After years of trying to get through it, I was finally able to finish reading Sylvia Plath’s The Bell Jar. And I felt things. I usually just blurt out these random things in Twitter, but I figured some content would be triggering so I just decided to document it over in my reading journal. These musings are way personal than I was expecting. This is how I usually write in my journal – things that are mostly disjointed it’s hard to fashion them into a decent and coherent review. I was honestly debating whether I should post this or not here but I figured, for the sake of documenting it, I can give it a shot. So before I start, trigger warnings are in order: there are plenty of mentions of “suicide” and “themes of suicide” below. And this is not spoiler-free as well. Note that these are just merely personal musings, so take it with a grain of salt.
“I knew something was wrong with me that summer […]. I was supposed to be having the time of my life.”
1. This familiar feeling of perpetual discontent. How many times have I actually felt something like this.
“All my life I’d told myself studying and reading and writing and working like mad was what I wanted to do, and it actually seemed to be true, I did everything well enough and got all the A’s, and by the time I made it to college nobody could stop me.”
2. But what if this is me? What if I am just deceiving myself all this time that this is what I want?
“The last thing I wanted was infinite security and to be a place an arrow shoots off from. I wanted change and excitement and to shoot off in all directions myself, like the colored arrows from a fourth of July rocket.”
3. This sudden spark of hopefulness is what makes it hard sometimes.
“So I began to think maybe it was true that when you were married and had children it was like being brainwashed, and afterward you went about numb as a slave in some private, totalitarian state.
4. And it is scary how, most times than not, I share Esther’s distate on the idea of marriage. Like it is some sort of anchor that would weigh you down and prevent you from doing things you always wanted to do. I don’t know why that is.
“I can’t sleep. I can’t read.”
5. This had happened to me – a couple of times. Reading stabilizes me because it allows myself / my brain to focus on one thing: the text in front of me. And to not be able to do it, I can only imagine how frustrating it was. Because it was for me.
“It must take a lot of courage to die like that.”
6. The way Ether thinks about dying and how. I never really stopped to think about the how‘s of it in the perspective of the reader mainly because I don’t really wanna think about it.
“As I paddled on, my heartbeat boomed like a dull motor in my eyes. I am, I am, I am.”
7. This was the first time I encountered the “I am” quote. I was almost disappointed because she was mentioning it right before another attempt by good thing it was used again in a different context later in the text.
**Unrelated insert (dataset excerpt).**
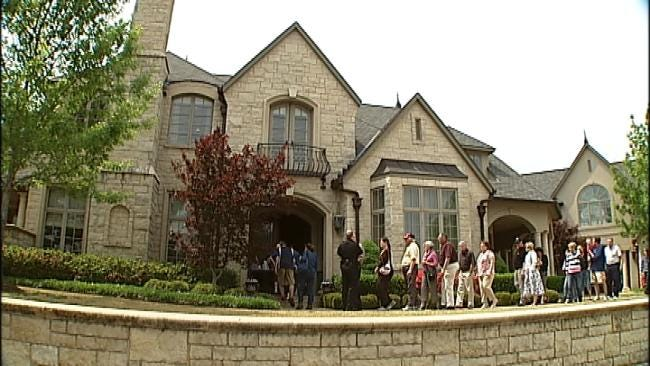 Mansion Belonging To Tulsa Fraudster Auctioned Off For More Than $3.5 Million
“Because wherever I sat – on the deck of a ship or at a street cafe in Paris or Bangkok – I would be sitting under the same glass bell jar, stewing in my own sour air.”
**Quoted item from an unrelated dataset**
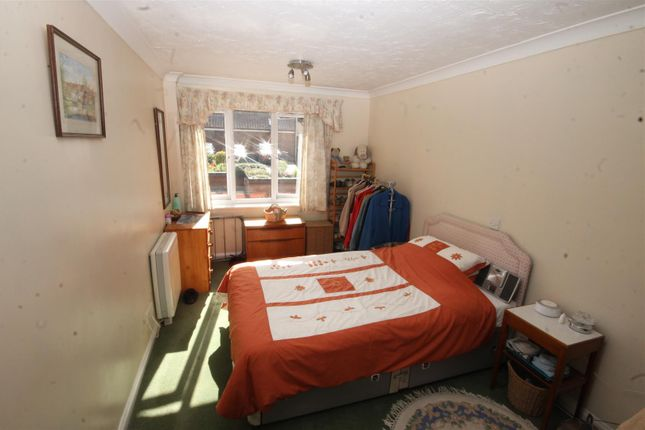 Thumbnail Flat to rent in Recorder Road, Norwich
8. I liked the metaphor of the bell jar cutting you off from fresh circulating air. When you are inside the bell jar, besides the fact that you feel trapped, the air festers.
Re. Joan’s suicide:
9. I felt the same thing I did when Naoko from Norwegian Wood was found dead. There was a sense of shock, then emptiness. Because I should’ve known, put the pieces together. The way they are okay a few days before, hopeful even – and then this. I’ve always felt that this is something that must have eaten at them before they do it but now it almost feel like an impulse. Or rather, it was always something that is ever present. They contain it, it’s in the back of their heads and when the time comes when they can’t contain it anymore, and there is no buffer, they would just explode and do it. I will never know. And I don’t know why I am imagining it.
“But I wasn’t sure. I wasn’t sure at all. How did you know that someday […] the bell jar, with its’s stifling distortions, wouldn’t descend again?”
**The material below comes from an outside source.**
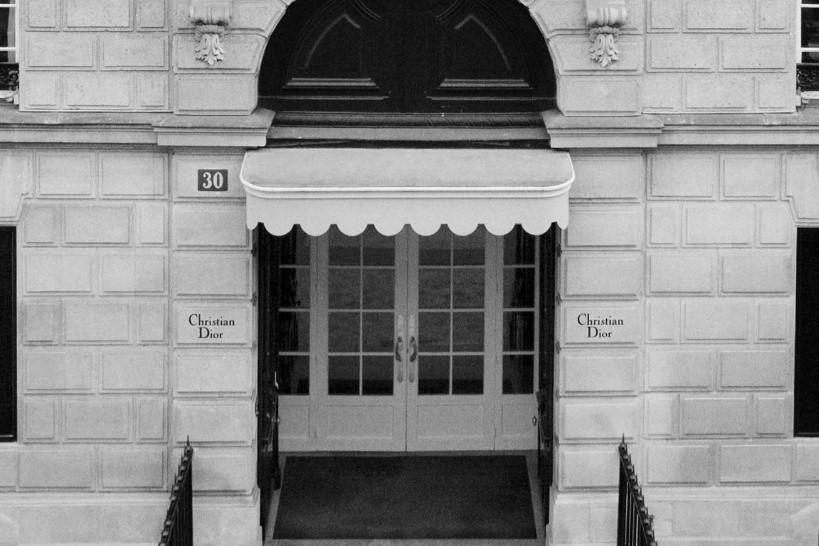 迪奥巴黎旗舰店修缮后开业,预计未来还将整修其他店铺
10. The uncertainty. This is what is scary, I guess.
This was an okay novel as far as it being a novel can get. But if you treat it as something other – simply an honest narration of her 6-month crash – this was brilliant. The way Sylvia Plath was able to capture it in its simplicity and purity as a human tragedy while bringing out the sense of emptiness and loneliness that was ever present. I applaud her for that. I admit that I’ve always romanticized Sylvia Plath, in my mind, and her eventual death. I am not sure if that is a good thing. But I am glad that I read this book. I am glad that Esther didn’t die in this one.